Honeybath refrained from falling in with this suggestion. He took no exception to sharing his solitude with a naked young man, and even felt a certain attraction in the idea of transferring his professional attentions from the church tower to a recumbent male nude. But establishing a kind of mini-colony of nudists thus beneath the ancestral Mullion flag made no appeal to him. In addition to which he was not without a certain self-consciousness about his own flabby middle age.

‘Do you mean,' he asked, ‘that you're beginning to wonder about a career for yourself?'

‘Well, about a course of life, you might say. My father says that running this place oughtn't to be a full-time job in itself. Or not any longer, he says. Changing times, and so on.'

‘I suppose that when you inherit Mullion you might sell up and emigrate.' Honeybath had resigned himself to conversation – but not too graciously, as the tone of this remark betrayed. ‘People in your position sometimes do.'

‘My position is very satisfactory in a way.' As if to support this contention, Cyprian stretched himself lazily on his rug, and then turned over upon his satisfactorily flat tummy. ‘I like it here,' he said into the rug, ‘and I'm damned well not going to be turfed out in a hurry. Having all this, and making one thing and another pay, and owning the power to have chaps toe the line when you feel that way: all that's not too bad, it seems to me. But would one somehow run to seed at it? That's the question.'

‘Again, it would be up to you.' Honeybath had realized that this young man was in a sense offering him his confidence and even seeking his advice.

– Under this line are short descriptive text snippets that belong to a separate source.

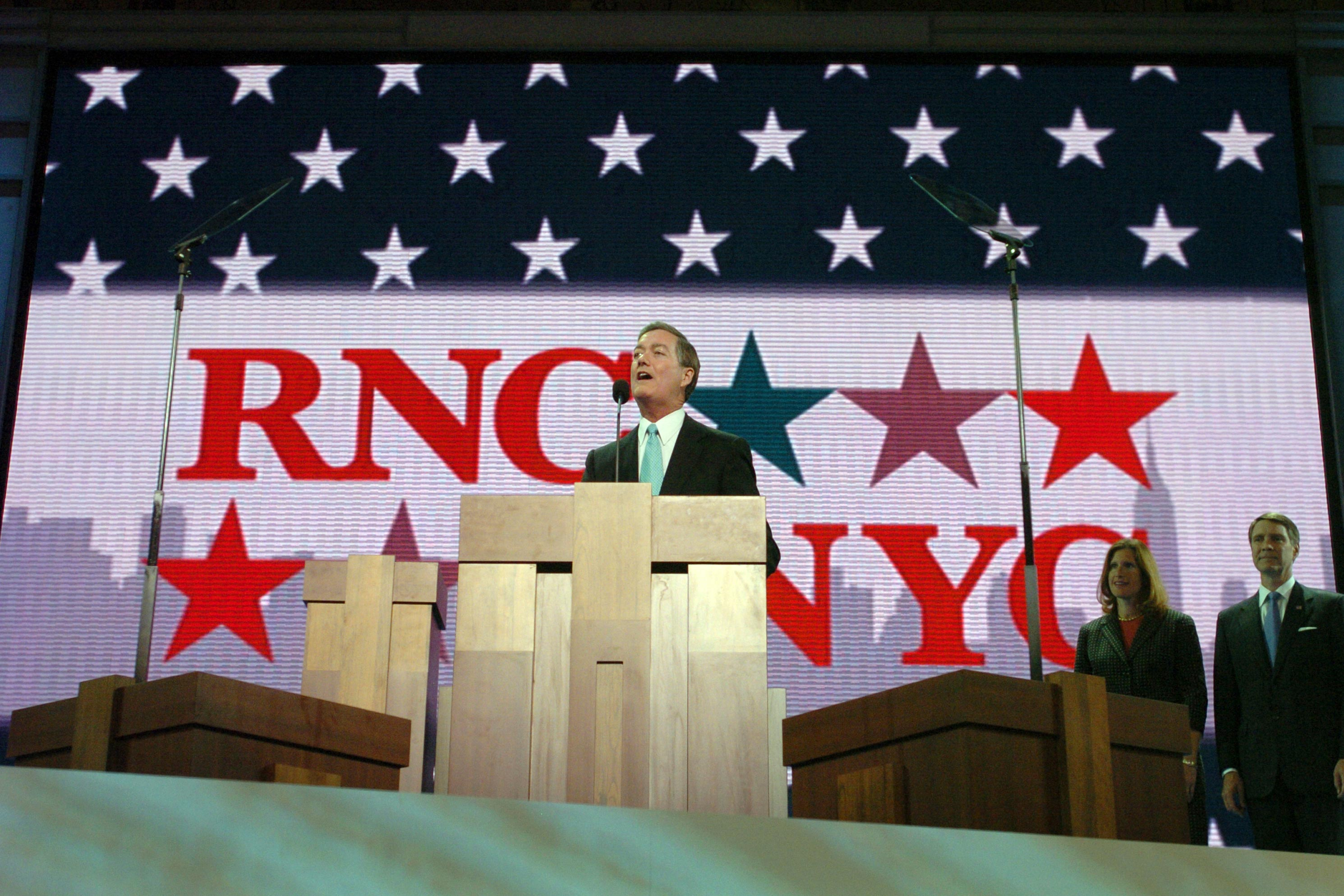 Photo: Taxman Chapter 2, Pic 2 | Gov Bill Owens At RNC 2004 - Archive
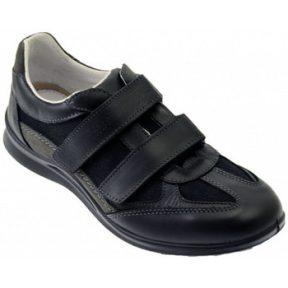 Ψηλά Sneakers Grisport –
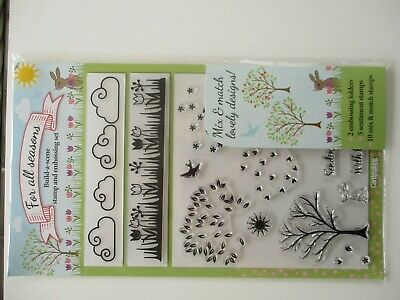 Spring Clear Stamps & Embossing Set - Trees Flowers  - Craft Clearance • 3£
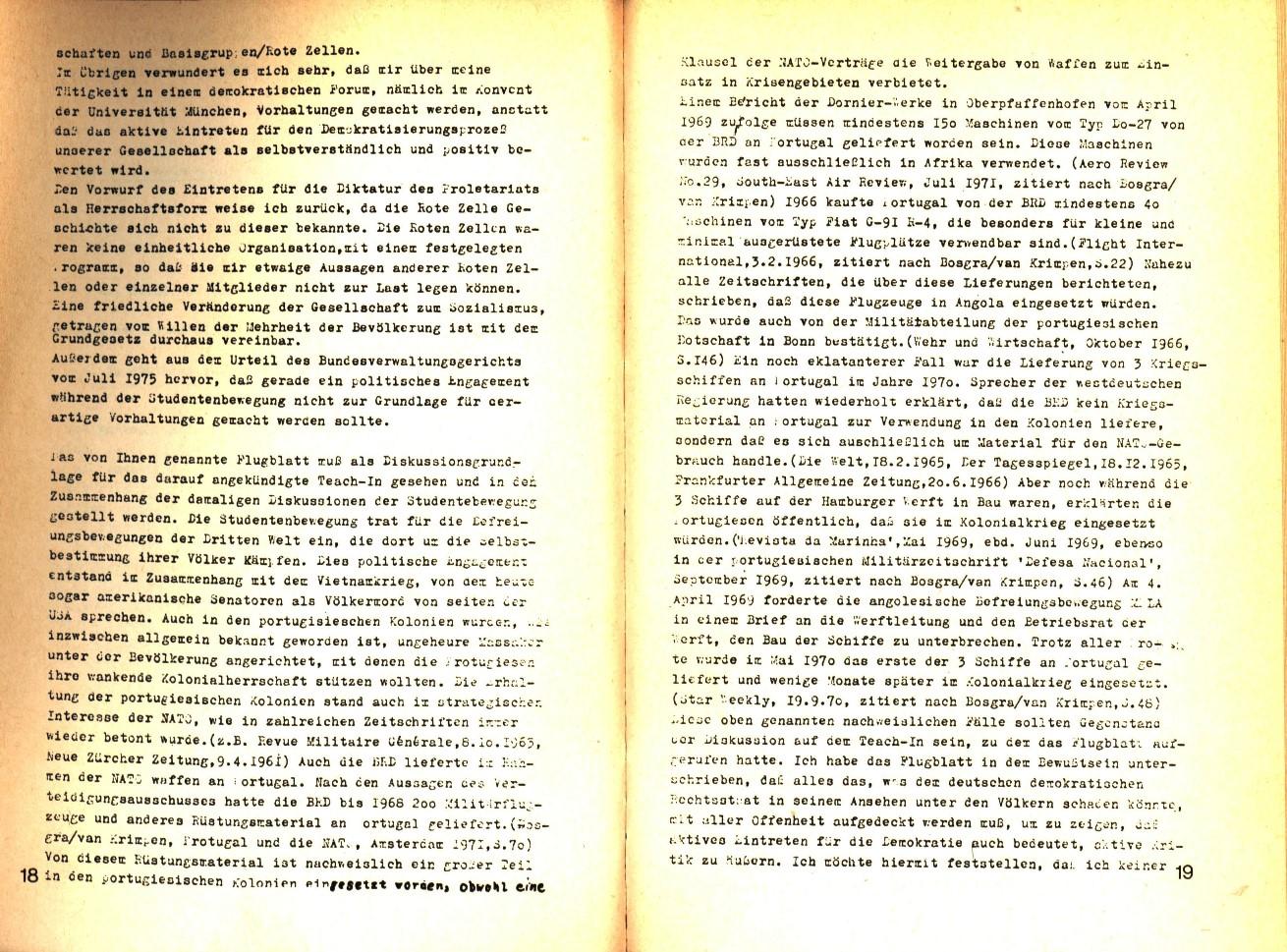 Berlin_VDS_Aktionskomitee_1976_BerufsverboteIII_11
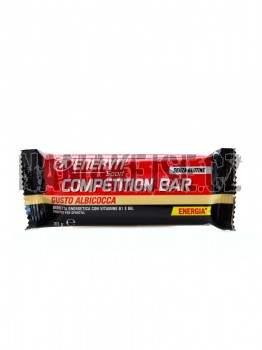 Enervit Competition bar 30g gluten free -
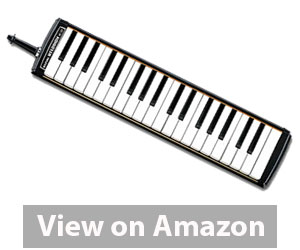 Best Melodica - SUZUKI M-37C Melodion Melodica Review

‘Yes, I know. But making a career out of waiting to inherit something can be bloody debilitating, if you ask me. And it doesn't much matter whether what you're going to inherit is much or little. Just knowing you'll never go without tomorrow's dinner is demoralizing in itself. Look at my Uncle Sylvanus. You ran into him, didn't you?'

‘Yes, I did.' Honeybath recalled that Henry seemed to regard his brother as a potential misleader of youth. It looked as if Cyprian were disposed to see him as an awful warning.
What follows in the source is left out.